Is it immoral to be a tourist?
A few weeks ago we returned from spending a week long vacation in Cuba. You may have even read my last post with suggestions for anyone else who might be interested in traveling there.
So, why, out of the blue, am I asking you about the morality of tourism?
Well, it’s probably because of Jamaica Kincaid and her book, A Small Place.
Kincaid’s short book, A Small Place, was the first reading I was given as I dove directly back into my classes. If you haven’t read it, I definitely suggest you do. It was incredibly thought-provoking, and written in the kind of conversational tone that made it an easy-read. In case you don’t have the time to run to the library and pick up a copy before finishing this article, let me save you the trouble and share one of my favourite quotes:
“…every native of every place is a potential tourist, and every tourist is a native of somewhere. Every native everywhere lives a life of overwhelming and crushing banality and boredom and desperation and depression, and every deed, good and bad, is an attempt to forget this. Every native would like to find a way out, every native would like a rest, every native would like a tour. But some natives – most natives in the world – cannot go anywhere. They are too poor. They are too poor to go anywhere. They are too poor to escape the reality of their lives; they are too poor to live properly in the place where they live, which is the very place you, the tourist, want to go – so when the natives see you, the tourist, they envy you, they envy your ability to leave your own banality and boredom, they envy your ability to turn their own banality and boredom into a source of pleasure for yourself. (pg 18-19 of the 1988 New American Library edition)”
So, why did Kincaid write a book that so thoroughly demonizes tourists and the tourism industry in her place of birth? Tourism directly or indirectly makes up half of Antigua and Barbuda’s GDP. Given the importance of tourism to the economy, does she really want all foreigners to stop traveling there?
I think it’s more complicated than that.
Throughout her book, Jamaica Kincaid demonstrates how tourism is a small part of a much more complex issue. There is a reason why most North Americans and Europeans can afford to take a vacation while most Antiguans cannot. We all know it wasn’t just luck of the draw, but sometimes we try to forget about the less pleasant parts of history… especially when we are trying to get our tan on at the beach.

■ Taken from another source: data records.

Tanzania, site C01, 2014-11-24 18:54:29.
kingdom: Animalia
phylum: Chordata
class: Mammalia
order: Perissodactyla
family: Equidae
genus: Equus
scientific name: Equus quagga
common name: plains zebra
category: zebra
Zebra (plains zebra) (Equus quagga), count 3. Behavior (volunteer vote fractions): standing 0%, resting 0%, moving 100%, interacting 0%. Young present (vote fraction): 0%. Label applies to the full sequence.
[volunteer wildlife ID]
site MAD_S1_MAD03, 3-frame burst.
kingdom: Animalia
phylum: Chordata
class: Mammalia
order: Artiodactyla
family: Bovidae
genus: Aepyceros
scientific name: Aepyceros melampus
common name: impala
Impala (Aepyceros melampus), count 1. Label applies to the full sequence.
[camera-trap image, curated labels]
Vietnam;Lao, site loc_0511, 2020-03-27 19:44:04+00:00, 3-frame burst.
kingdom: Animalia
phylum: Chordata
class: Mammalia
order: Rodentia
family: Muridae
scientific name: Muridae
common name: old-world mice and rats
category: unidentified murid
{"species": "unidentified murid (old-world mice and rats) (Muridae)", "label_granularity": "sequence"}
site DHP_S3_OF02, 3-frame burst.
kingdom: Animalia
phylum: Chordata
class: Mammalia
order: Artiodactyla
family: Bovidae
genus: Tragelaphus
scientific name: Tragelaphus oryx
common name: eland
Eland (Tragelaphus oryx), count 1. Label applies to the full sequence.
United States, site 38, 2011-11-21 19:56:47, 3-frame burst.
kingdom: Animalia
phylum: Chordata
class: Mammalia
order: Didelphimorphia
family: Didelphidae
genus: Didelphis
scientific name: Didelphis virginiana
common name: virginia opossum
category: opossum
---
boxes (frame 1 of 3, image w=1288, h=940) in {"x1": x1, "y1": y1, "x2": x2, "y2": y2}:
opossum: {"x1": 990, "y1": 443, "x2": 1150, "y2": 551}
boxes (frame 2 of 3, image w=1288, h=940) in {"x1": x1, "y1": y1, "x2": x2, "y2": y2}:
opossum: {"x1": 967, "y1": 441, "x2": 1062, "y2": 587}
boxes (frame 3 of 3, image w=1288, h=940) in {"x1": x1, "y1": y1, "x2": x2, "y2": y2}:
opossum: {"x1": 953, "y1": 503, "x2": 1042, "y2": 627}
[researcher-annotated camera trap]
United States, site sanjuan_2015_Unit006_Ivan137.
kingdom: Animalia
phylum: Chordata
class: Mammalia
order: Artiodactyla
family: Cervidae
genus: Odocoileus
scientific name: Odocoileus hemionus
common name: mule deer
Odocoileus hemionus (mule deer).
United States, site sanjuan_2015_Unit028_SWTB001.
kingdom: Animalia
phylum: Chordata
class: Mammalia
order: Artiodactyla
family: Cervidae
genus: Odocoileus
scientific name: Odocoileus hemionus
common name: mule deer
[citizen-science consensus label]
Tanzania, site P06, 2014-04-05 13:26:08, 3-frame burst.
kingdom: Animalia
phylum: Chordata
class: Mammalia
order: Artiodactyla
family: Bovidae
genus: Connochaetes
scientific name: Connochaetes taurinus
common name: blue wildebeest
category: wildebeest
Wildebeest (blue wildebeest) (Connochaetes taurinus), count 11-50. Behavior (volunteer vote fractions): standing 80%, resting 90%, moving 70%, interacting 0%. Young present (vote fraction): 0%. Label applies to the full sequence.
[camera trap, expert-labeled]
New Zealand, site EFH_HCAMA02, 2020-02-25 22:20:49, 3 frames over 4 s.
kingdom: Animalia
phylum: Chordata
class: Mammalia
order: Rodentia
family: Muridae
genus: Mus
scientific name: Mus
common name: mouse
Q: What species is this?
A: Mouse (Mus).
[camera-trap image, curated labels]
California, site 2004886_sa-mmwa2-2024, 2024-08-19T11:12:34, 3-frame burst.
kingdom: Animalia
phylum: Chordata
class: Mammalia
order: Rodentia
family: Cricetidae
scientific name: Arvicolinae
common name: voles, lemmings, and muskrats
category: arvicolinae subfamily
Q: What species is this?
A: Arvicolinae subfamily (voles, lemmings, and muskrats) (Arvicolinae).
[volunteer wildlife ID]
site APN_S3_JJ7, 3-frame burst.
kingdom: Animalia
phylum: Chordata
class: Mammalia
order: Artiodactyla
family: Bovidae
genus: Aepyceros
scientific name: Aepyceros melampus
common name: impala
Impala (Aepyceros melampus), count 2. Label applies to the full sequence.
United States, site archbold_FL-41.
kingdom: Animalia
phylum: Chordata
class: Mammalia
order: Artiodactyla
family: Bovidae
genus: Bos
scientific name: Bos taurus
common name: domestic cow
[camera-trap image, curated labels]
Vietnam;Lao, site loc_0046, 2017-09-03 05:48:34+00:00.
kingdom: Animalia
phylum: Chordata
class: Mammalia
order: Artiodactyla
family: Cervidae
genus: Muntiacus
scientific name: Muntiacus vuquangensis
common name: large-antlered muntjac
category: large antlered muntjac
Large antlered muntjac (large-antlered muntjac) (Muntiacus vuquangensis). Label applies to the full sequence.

Kincaid mentions this way of stifling history when she talks about Western books on the history of economics. According to Kincaid, these books say that
“the West got rich not from the free […] and then undervalued labour, for generations, of the people like me you see walking around you in Antigua, but from the ingenuity of small shopkeepers in Sheffield and Yorkshire and Lancashire, or wherever; and what a great part the invention of the wristwatch played in it…” (pg 9-10)
If you are privileged (like me) then it’s very likely that at one point in history some of your ancestors did something really terrible in order to get ahead in life. “But hey,” you might say, “we didn’t do any of that stuff, so what does any of it have to do with us?”
A lot of Kincaid’s book can probably be boiled down to the internet-popular phrase “check your privilege”. Most people who use this phrase are just asking for awareness: be aware of how your circumstances compare to someone else who may have been born into a different family, country, culture, race, sexual orientation, etc. This idea is hotly debated by anyone who feels like they reached their position in life purely through merit [which I wrote a strong rebuttal against -Evan] and in some areas of the internet it has been so overused that it has almost lost all meaning. It is still, however, one of the most concise ways of saying what Jamaica Kincaid hints at over and over again in A Small Place.
So what does it mean to “check your privilege” when it comes to tourism? Does it only mean forcing ourselves to treat the individuals serving us like the real human beings that they are? Or does it go beyond that?
In A Small Place many of Kincaid’s frustrations with tourism are rooted in the way it reinforces social classes and takes advantage of the corruption left behind by colonialism. As tourism becomes more and more important in the economy of countries still suffering from the repercussion of colonialism, is it possible to promote a way to travel that is ethical?
I had never really thought about this question until reading this book, but a quick internet search for ethical tourism brings up a variety of websites aimed at making tourism more ethical. For example, the Ethical Traveler website, says that they aim to “use the economic clout of tourism to protect human rights and the environment.” Meanwhile the Tourism Concern website features an interactive map so you can explore issues of concern in various tourist destinations.
So, what do you think? Will tourism always just be another way for those who have money/opportunity/etc. to lord it over those who don’t? Or is it possible for tourism to be mutually beneficial in the social sense, as well as the financial?